* **Work required**:
Lines with the word "paylarının" are the answer; copy each of them from the data below.

* **Information given**:
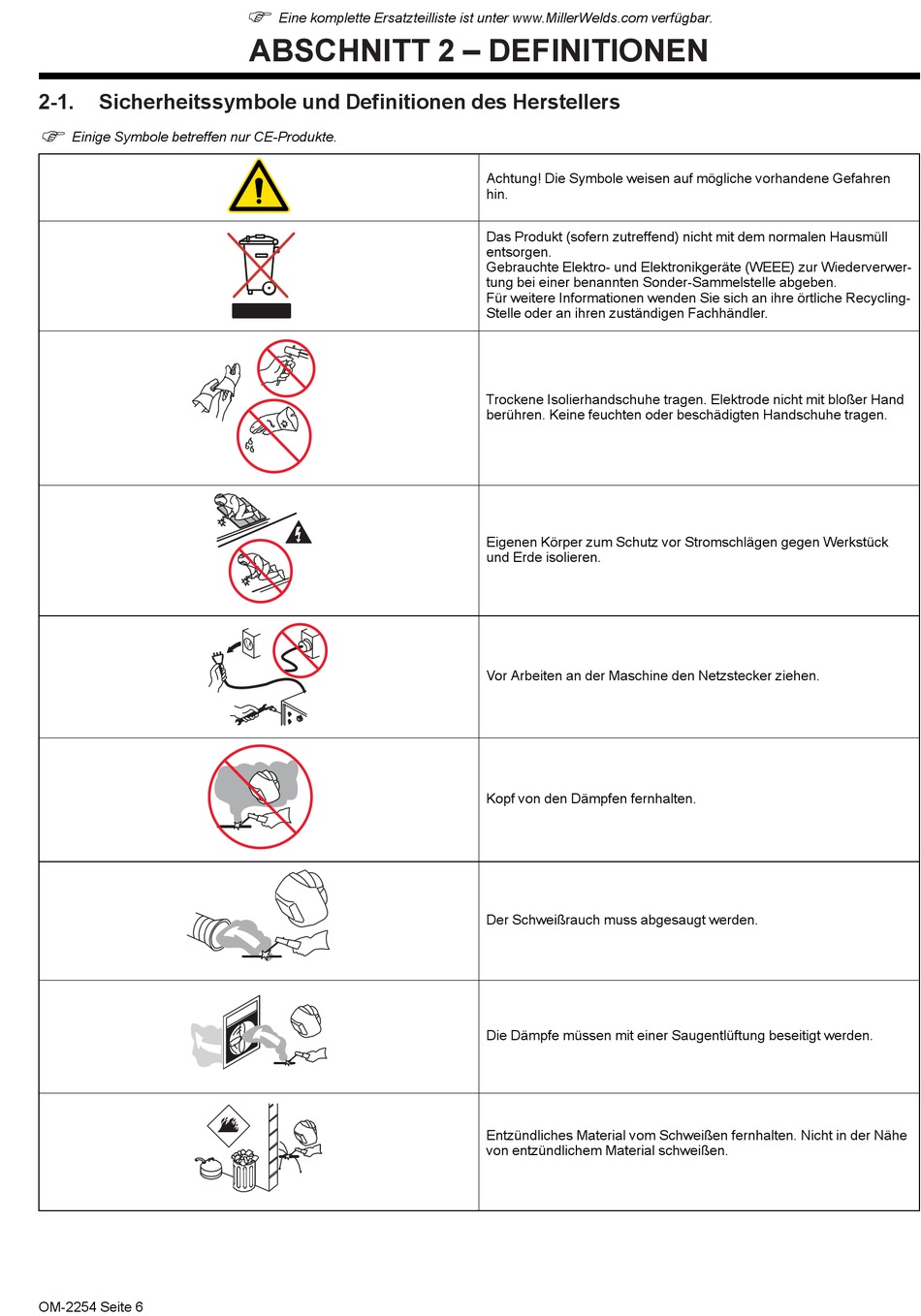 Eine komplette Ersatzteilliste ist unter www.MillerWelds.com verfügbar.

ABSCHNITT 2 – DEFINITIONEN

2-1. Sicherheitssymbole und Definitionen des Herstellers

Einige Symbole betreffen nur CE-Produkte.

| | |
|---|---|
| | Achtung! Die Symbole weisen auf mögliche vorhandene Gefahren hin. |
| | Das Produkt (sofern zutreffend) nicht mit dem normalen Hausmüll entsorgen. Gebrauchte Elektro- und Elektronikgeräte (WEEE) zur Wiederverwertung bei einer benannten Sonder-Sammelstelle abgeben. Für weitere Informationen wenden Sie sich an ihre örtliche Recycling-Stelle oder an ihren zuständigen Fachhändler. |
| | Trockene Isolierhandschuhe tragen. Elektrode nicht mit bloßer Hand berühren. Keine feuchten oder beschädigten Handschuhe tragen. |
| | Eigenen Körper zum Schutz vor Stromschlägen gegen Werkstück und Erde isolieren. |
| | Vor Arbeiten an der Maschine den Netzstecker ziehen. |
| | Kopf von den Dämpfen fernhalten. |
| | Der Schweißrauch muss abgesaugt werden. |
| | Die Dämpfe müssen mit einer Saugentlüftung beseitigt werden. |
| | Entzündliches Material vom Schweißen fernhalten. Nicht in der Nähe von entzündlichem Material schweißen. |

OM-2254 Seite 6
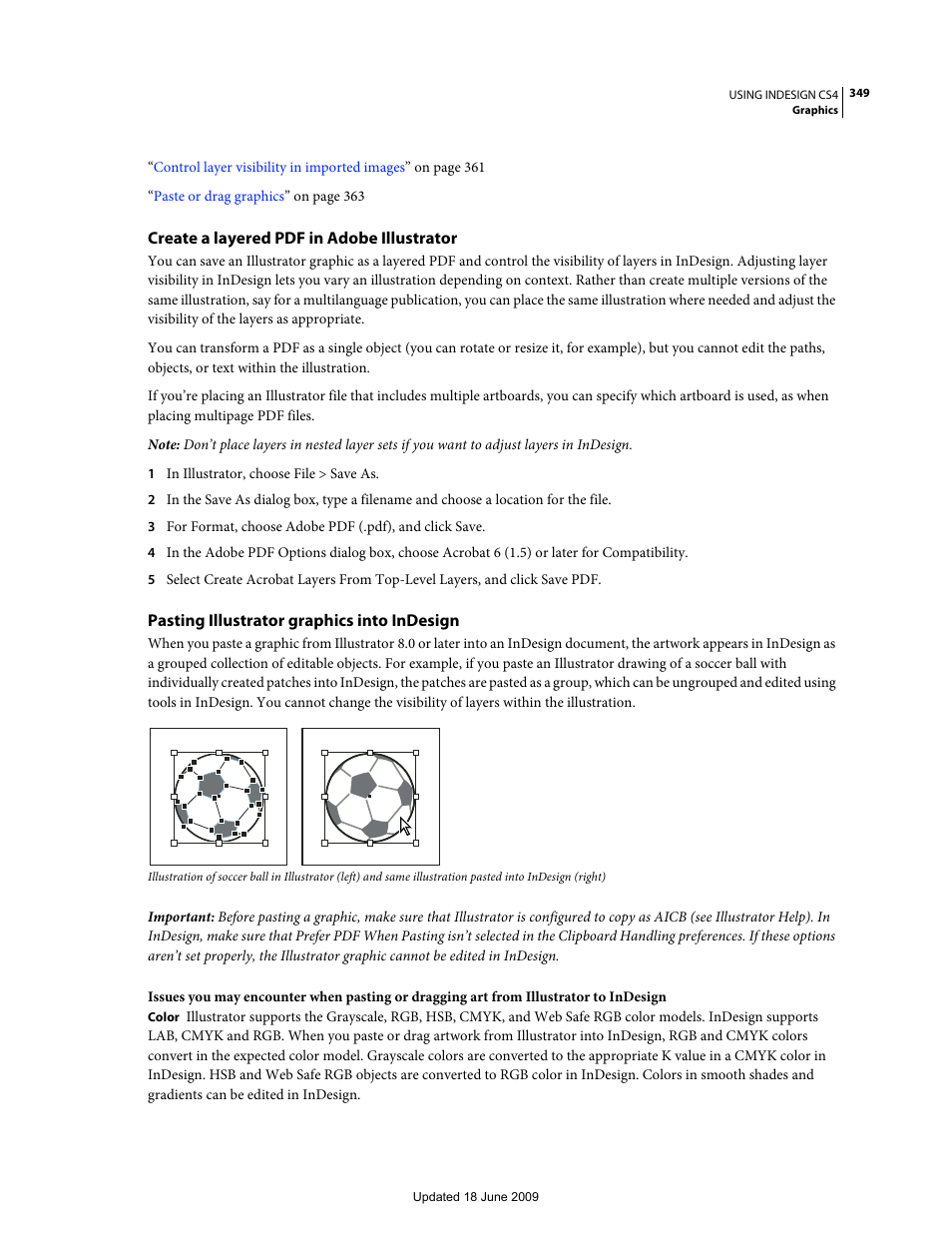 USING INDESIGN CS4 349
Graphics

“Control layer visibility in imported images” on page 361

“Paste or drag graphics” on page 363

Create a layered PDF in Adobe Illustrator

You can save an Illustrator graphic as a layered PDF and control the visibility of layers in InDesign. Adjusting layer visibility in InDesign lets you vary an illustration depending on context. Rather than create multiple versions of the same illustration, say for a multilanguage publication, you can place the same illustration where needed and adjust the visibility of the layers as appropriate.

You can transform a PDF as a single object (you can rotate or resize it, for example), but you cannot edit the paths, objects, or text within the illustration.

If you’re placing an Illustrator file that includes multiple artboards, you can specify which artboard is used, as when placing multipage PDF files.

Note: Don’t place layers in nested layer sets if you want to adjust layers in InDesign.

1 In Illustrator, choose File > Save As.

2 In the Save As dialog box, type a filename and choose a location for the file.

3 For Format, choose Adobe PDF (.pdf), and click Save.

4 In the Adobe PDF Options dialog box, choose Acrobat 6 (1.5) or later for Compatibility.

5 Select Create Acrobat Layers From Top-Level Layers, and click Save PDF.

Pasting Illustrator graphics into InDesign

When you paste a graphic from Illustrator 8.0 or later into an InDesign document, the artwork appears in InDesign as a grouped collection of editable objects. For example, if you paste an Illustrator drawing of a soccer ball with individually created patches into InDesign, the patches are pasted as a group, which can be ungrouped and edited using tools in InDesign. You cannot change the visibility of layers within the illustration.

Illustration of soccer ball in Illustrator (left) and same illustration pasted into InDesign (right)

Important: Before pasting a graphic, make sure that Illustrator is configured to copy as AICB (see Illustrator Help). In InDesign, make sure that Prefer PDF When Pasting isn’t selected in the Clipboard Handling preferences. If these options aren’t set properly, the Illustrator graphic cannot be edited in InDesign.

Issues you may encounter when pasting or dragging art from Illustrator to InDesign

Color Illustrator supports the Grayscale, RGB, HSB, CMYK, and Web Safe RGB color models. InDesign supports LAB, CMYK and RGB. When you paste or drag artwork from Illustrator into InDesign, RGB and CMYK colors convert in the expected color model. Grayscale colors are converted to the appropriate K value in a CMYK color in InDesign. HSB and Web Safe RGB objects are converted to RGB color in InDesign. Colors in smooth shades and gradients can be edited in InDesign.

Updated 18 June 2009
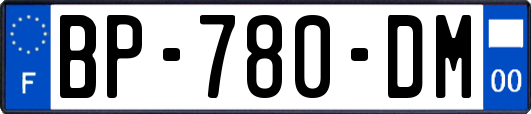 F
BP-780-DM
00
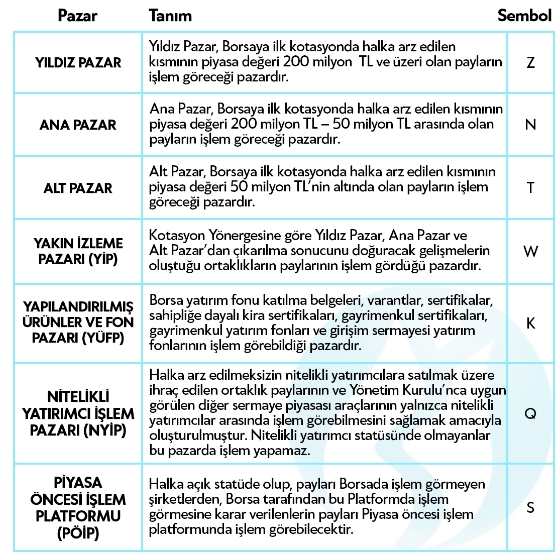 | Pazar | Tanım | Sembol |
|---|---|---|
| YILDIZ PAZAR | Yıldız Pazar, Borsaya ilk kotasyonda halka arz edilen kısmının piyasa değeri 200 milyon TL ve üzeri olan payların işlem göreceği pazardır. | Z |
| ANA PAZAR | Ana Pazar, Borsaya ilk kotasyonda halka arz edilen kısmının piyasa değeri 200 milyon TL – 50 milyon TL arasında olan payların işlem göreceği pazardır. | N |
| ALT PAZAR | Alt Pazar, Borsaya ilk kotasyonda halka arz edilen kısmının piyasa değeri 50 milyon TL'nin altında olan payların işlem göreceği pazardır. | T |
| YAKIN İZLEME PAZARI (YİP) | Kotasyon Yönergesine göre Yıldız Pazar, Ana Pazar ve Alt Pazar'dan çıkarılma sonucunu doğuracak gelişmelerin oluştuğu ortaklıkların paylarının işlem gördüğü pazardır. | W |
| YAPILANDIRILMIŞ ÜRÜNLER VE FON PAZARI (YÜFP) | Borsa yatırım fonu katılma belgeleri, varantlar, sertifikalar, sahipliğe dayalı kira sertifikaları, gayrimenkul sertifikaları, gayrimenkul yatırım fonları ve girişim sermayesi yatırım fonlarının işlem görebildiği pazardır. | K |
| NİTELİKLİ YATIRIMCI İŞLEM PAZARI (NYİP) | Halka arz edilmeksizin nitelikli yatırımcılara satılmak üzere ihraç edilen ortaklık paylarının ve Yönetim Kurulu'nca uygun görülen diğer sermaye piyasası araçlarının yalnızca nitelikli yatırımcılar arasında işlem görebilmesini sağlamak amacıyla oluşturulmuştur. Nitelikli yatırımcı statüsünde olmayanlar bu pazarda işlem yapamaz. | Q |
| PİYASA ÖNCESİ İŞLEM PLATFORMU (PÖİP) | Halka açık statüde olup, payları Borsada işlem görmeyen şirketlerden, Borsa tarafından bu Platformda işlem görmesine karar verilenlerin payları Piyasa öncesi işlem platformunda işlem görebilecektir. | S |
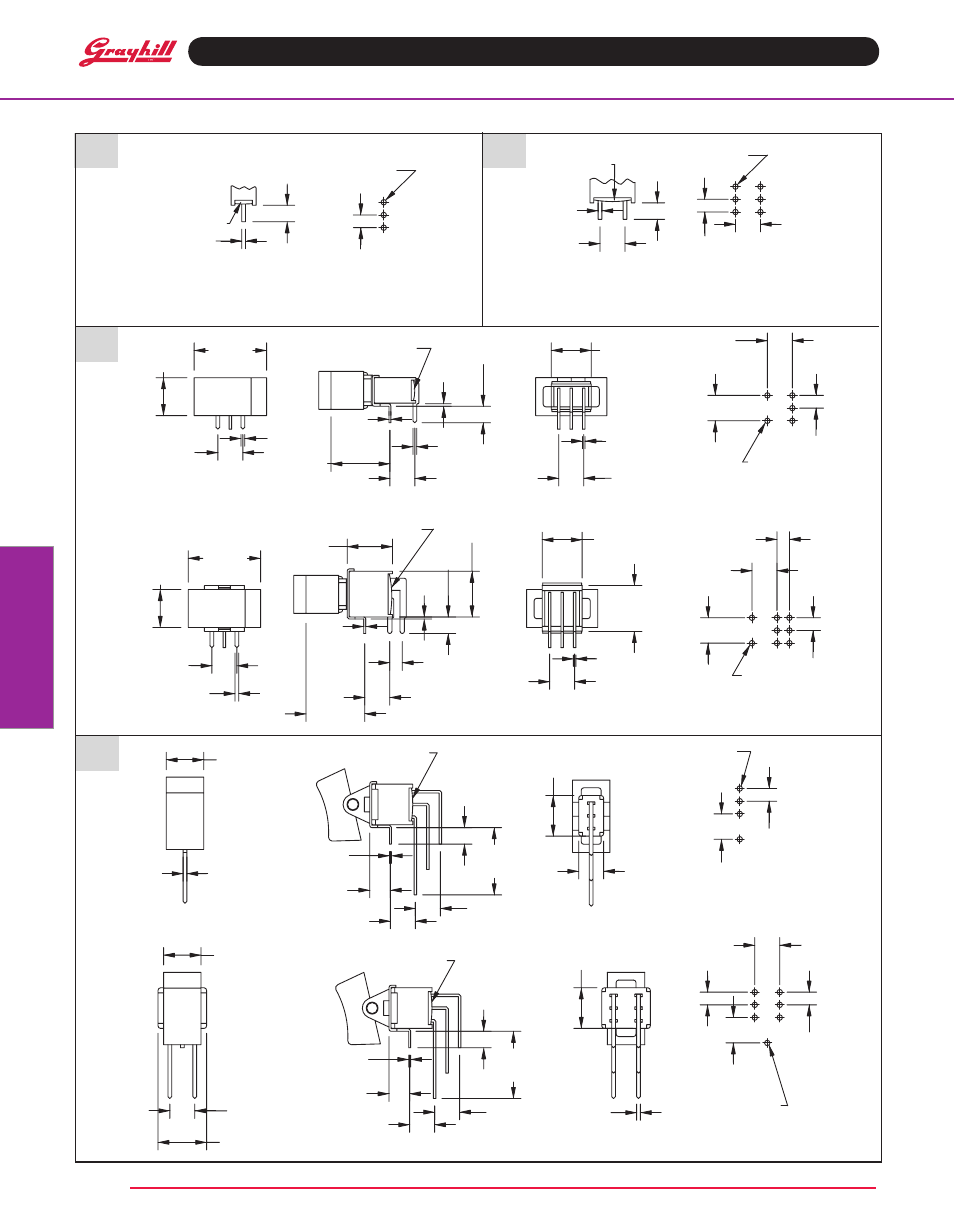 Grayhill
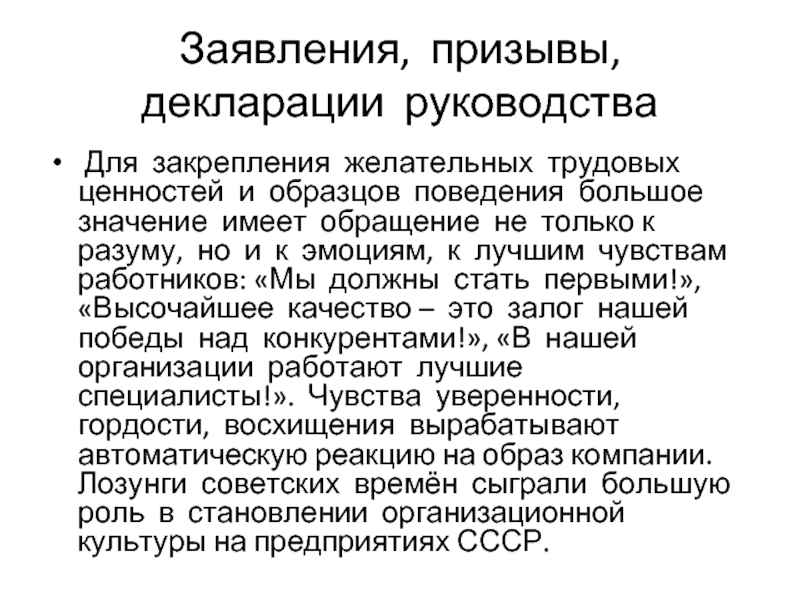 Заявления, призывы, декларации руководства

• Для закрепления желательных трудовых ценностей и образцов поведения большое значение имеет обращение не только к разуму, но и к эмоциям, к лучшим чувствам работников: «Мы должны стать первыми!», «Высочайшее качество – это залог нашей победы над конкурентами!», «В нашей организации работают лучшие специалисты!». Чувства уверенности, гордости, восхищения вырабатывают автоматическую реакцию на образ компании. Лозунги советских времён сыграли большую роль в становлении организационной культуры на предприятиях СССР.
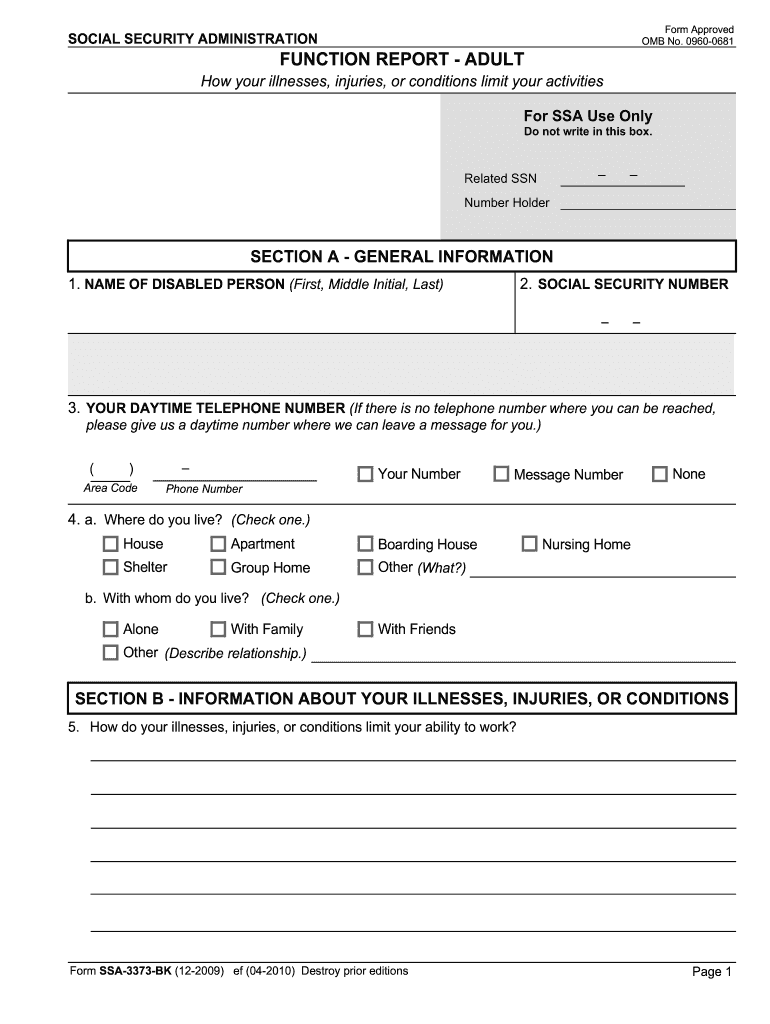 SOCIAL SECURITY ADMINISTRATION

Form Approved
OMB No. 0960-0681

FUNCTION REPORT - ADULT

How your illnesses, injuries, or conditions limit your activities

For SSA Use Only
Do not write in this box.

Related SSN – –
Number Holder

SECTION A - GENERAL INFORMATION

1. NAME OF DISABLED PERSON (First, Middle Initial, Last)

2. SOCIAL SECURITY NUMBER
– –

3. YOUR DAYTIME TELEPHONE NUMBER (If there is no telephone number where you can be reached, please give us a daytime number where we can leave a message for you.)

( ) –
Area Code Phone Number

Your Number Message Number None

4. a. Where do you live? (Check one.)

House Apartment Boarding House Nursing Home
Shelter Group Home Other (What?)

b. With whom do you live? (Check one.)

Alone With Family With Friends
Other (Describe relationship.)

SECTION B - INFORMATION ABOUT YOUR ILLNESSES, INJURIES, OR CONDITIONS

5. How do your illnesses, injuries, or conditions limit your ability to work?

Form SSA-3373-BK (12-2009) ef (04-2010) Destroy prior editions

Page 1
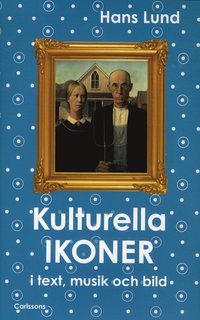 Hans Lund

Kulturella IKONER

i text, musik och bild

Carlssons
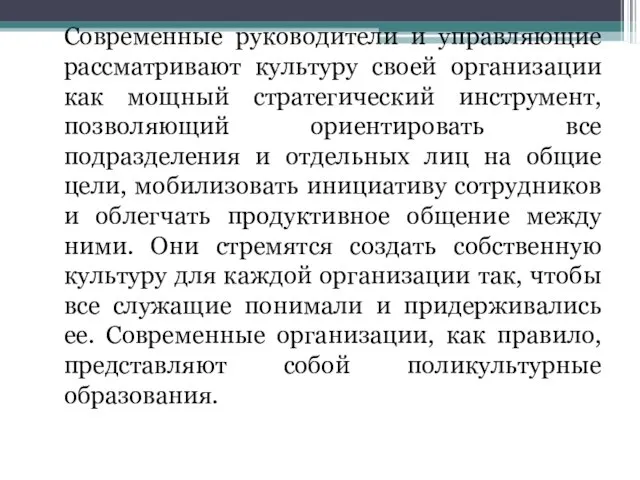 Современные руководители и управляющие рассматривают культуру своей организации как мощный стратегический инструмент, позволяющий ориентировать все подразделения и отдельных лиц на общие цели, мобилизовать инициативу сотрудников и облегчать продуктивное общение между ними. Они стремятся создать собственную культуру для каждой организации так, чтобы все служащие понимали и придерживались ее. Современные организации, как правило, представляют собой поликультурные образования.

* **Response**:
| YAKIN İZLEME PAZARI (YİP) | Kotasyon Yönergesine göre Yıldız Pazar, Ana Pazar ve Alt Pazar'dan çıkarılma sonucunu doğuracak gelişmelerin oluştuğu ortaklıkların paylarının işlem gördüğü pazardır. | W |
| NİTELİKLİ YATIRIMCI İŞLEM PAZARI (NYİP) | Halka arz edilmeksizin nitelikli yatırımcılara satılmak üzere ihraç edilen ortaklık paylarının ve Yönetim Kurulu'nca uygun görülen diğer sermaye piyasası araçlarının yalnızca nitelikli yatırımcılar arasında işlem görebilmesini sağlamak amacıyla oluşturulmuştur. Nitelikli yatırımcı statüsünde olmayanlar bu pazarda işlem yapamaz. | Q |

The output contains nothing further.